-------- EXERCISE MATERIAL --------
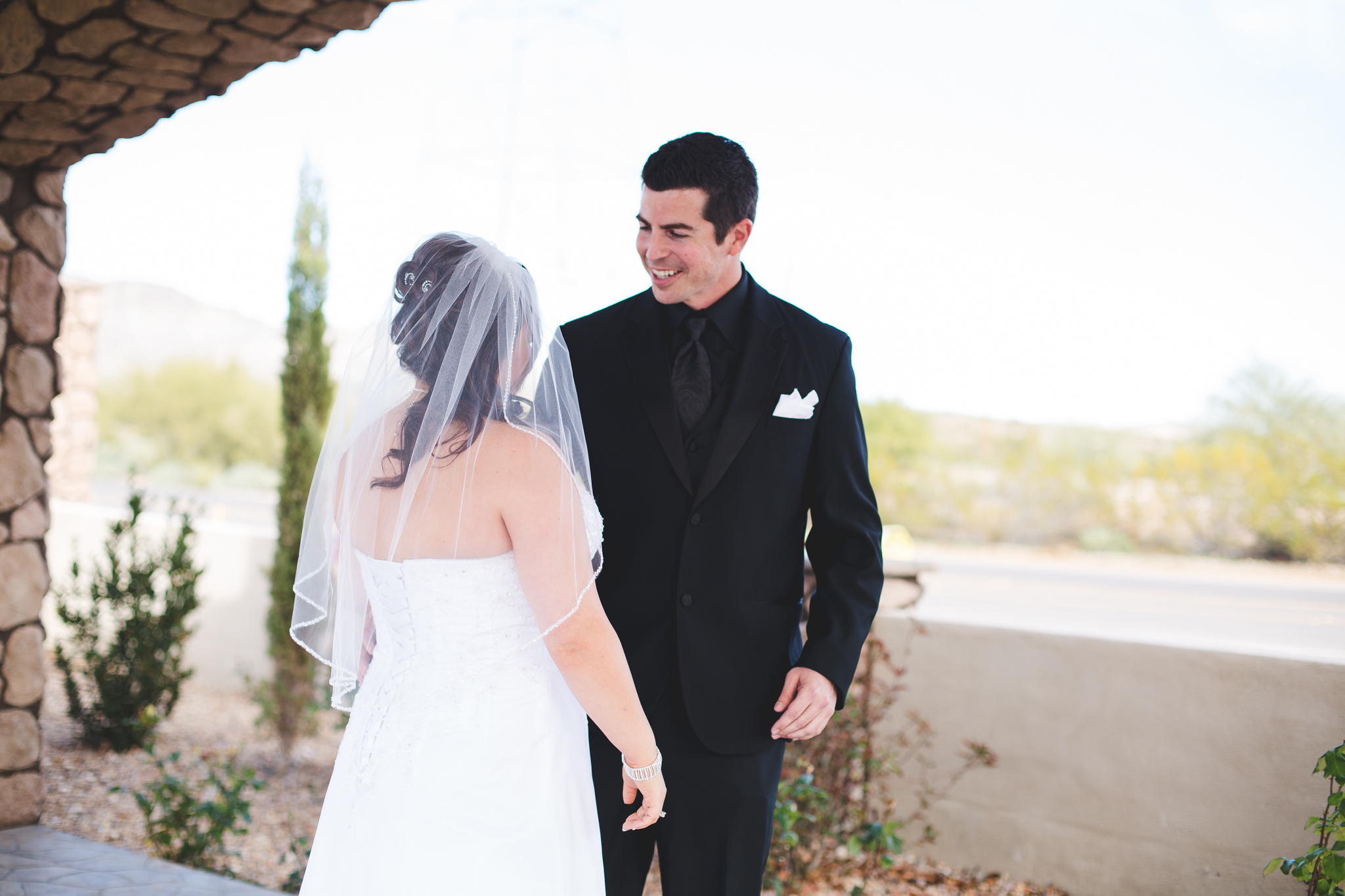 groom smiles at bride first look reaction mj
--------
-------- EXERCISE MATERIAL --------
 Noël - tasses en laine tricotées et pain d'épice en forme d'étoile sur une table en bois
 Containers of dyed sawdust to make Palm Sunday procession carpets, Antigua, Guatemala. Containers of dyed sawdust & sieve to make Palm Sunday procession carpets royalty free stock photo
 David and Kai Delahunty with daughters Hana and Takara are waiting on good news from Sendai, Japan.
--------
INSTRUCTIONS FOR THE TASK: Retype only the stretch of lines above starting at the one with "Containers of dyed sawdust to" and stopping at the one with "David and Kai", exactly as written, with both kept.

EXERCISE ANSWER:
 Containers of dyed sawdust to make Palm Sunday procession carpets, Antigua, Guatemala. Containers of dyed sawdust & sieve to make Palm Sunday procession carpets royalty free stock photo
 David and Kai Delahunty with daughters Hana and Takara are waiting on good news from Sendai, Japan.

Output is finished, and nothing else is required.